■ PROBLEM 1:
According to the caster sugar text, what is white sugar made from?
■ PROBLEM 2:
Copy the passage of the caster sugar text from "It may sound" up to and including "Option Health Wise?", substituting "blender" for "food processor".

■ PROVIDED TEXT:

How to Make Caster Sugar at Home?
White sugar is made from sugar cane and sugar beets. White sugar is obtained after the process of refining raw sugar to filter out molasses and other impurities leaving behind the pure white crystals of white sugar.
Brown sugar is less refined with higher levels of molasses and a higher water content in them which also makes them a healthy choice among the two.
It may sound like a difficult thing, but making your own powdered sugar or caster sugar at home is a lot easier than it sounds. You may just need a processor and you are good to go. Just grind the granulated sugar in a food processor until the sugar crystals are fine. These fine sugar crystals can then be used in any recipe that calls for caster sugar.
Hopefully, your initial query ‘can you use granulated sugar instead of caster sugar?’ is answered and now you can carry on with the recipe you were going to make.
Which One is a Better Option Health Wise?
From a health perspective, both granulated sugar and caster sugar are very similar because they are both made from sugar cane and consist primarily of sucrose, which is a simple carbohydrate. Therefore, there isn’t a significant difference in terms of their impact on health when consumed in moderation.
Both types of sugar provide empty calories. This means that they offer energy (calories) but no significant nutritional value in terms of vitamins, minerals, or any other essential nutrients. Excessive consumption of either type of sugar can contribute to weight gain, and tooth decay, and potentially increase the risk of certain health conditions like type 2 diabetes and heart disease.
What matters most for health is the overall amount of added sugar in your diet and your ability to manage your sugar intake. It’s recommended to limit the consumption of added sugars, including granulated and caster sugar, as part of a balanced diet.
Additionally, it is essential to consider that added sugars can be found in many processed foods and sugary beverages. Therefore, it is important to be mindful of your overall sugar consumption from all sources, not just when choosing between granulated and caster sugar for home cooking or baking.

■ MATERIAL SHOWN:

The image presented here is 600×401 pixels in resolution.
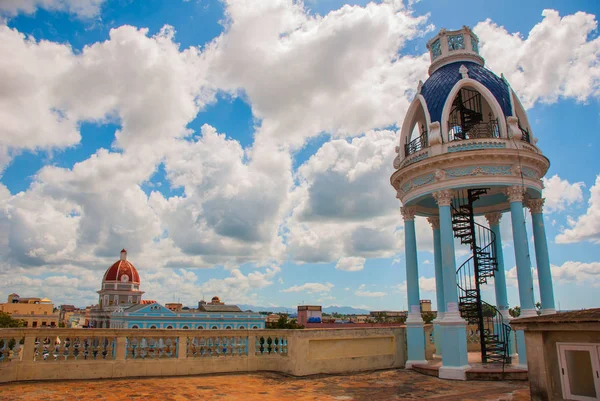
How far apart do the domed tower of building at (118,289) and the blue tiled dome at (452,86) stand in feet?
322

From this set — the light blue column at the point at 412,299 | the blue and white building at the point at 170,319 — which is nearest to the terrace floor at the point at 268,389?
the light blue column at the point at 412,299

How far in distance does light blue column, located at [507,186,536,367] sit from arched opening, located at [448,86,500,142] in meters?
3.03

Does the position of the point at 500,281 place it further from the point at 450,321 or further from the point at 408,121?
the point at 408,121

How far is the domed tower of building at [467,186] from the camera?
52.1 ft

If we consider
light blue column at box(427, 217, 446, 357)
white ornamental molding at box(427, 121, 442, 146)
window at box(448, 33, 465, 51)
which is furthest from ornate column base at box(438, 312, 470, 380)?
window at box(448, 33, 465, 51)

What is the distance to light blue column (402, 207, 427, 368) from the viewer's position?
16.7m

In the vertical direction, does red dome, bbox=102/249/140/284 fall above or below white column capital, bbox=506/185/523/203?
above

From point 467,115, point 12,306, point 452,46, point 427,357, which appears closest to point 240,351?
point 427,357

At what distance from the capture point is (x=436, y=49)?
20.7m

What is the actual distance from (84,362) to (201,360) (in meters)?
3.05

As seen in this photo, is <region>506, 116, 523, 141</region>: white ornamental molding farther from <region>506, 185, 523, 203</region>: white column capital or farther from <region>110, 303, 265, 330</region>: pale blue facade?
<region>110, 303, 265, 330</region>: pale blue facade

■ EXERCISE ANSWER 1:
Sugar cane and sugar beets.

■ EXERCISE ANSWER 2:
It may sound like a difficult thing, but making your own powdered sugar or caster sugar at home is a lot easier than it sounds. You may just need a processor and you are good to go. Just grind the granulated sugar in a blender until the sugar crystals are fine. These fine sugar crystals can then be used in any recipe that calls for caster sugar.
Hopefully, your initial query ‘can you use granulated sugar instead of caster sugar?’ is answered and now you can carry on with the recipe you were going to make.
Which One is a Better Option Health Wise?